The Company anticipates closing a second tranche of the financing on or about June 3, 2024. Completion of a second or other tranches of the Financing remains subject to approval from the TSX Venture Exchange. All securities issued and issuable under the first tranche of the Financing will be subject to a four (4) month hold period expiring April 8, 2024. Securities issued under any subsequent tranche(s) will be subject to a four (4) hold period calculated from their date of official closing.

The securities offered have not been registered under the U.S. Securities Act of 1933, as amended, and may not be offered or sold in the United States absent registration or an applicable exemption from the registration requirements. This press release shall not constitute an offer to sell or the solicitation of an offer to buy nor shall there be any sale of the securities in the United States or in any other jurisdiction in which such offer, solicitation or sale would be unlawful. To date, Peter Bell, an officer and director of Kermode, participated in the Private Placement and acquired an aggregate of 525,000 Units. The subscription by Peter Bell constitutes a related party Transaction. The Issuer will rely on exemptions from the formal valuation and minority shareholder approval requirements of MI 61-101 contained in sections 5.5(a) and 5.7(1)(a) thereof as neither the fair market value of the subject matter of, nor the fair market value of the consideration for, the Financing, insofar as it involves the related parties, will exceed 25% of the Issuer's market capitalization.

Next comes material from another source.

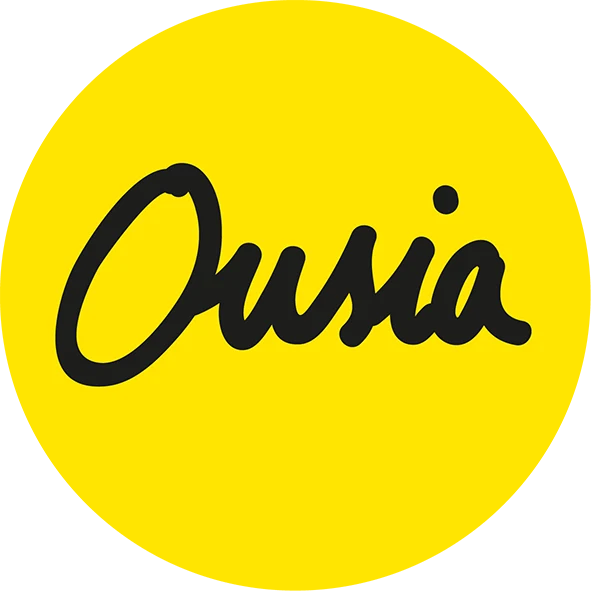 Logo ousiadrinks.com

About Kermode Kermode is a junior mining company hunting for exploration opportunities around the world.

On Behalf of the Board of Directors, KERMODE RESOURCES LTD

"Peter Bell" President/CEO

For further information please contact:

Tel: 1-250-588-6939

Email: peterbellmining@gmail.com

Website: https://linktr.ee/kermoderesources

Neither the TSX Venture Exchange nor its Regulation Services Provider accepts responsibility for the adequacy or accuracy of this release.

Forward-Looking Statements This news release contains statements that constitute "forward-looking statements" within the meaning of applicable Canadian and United States securities legislation (collectively herein referred to as "forward-looking information"). Such forward looking statements involve known and unknown risks, uncertainties and other factors that may cause Kermode actual results, performance or achievements, or developments in the industry to differ materially from the anticipated results, performance or achievements expressed or implied by such forward-looking statements.

Forward-looking statements in this document includes statements, but is not limited to the use of the private placement proceeds (the Company reserves the right to use proceeds of the financing toward other proper uses). Although Kermode believes the forward-looking information contained in this news release is reasonable based on information available on the date hereof, by their nature forward-looking statements involve assumptions, known and unknown risks, uncertainties and other factors which may cause our actual results, performance or achievements, or other future events, to be materially different from any future results, performance or achievements expressed or implied by such forward-looking statements.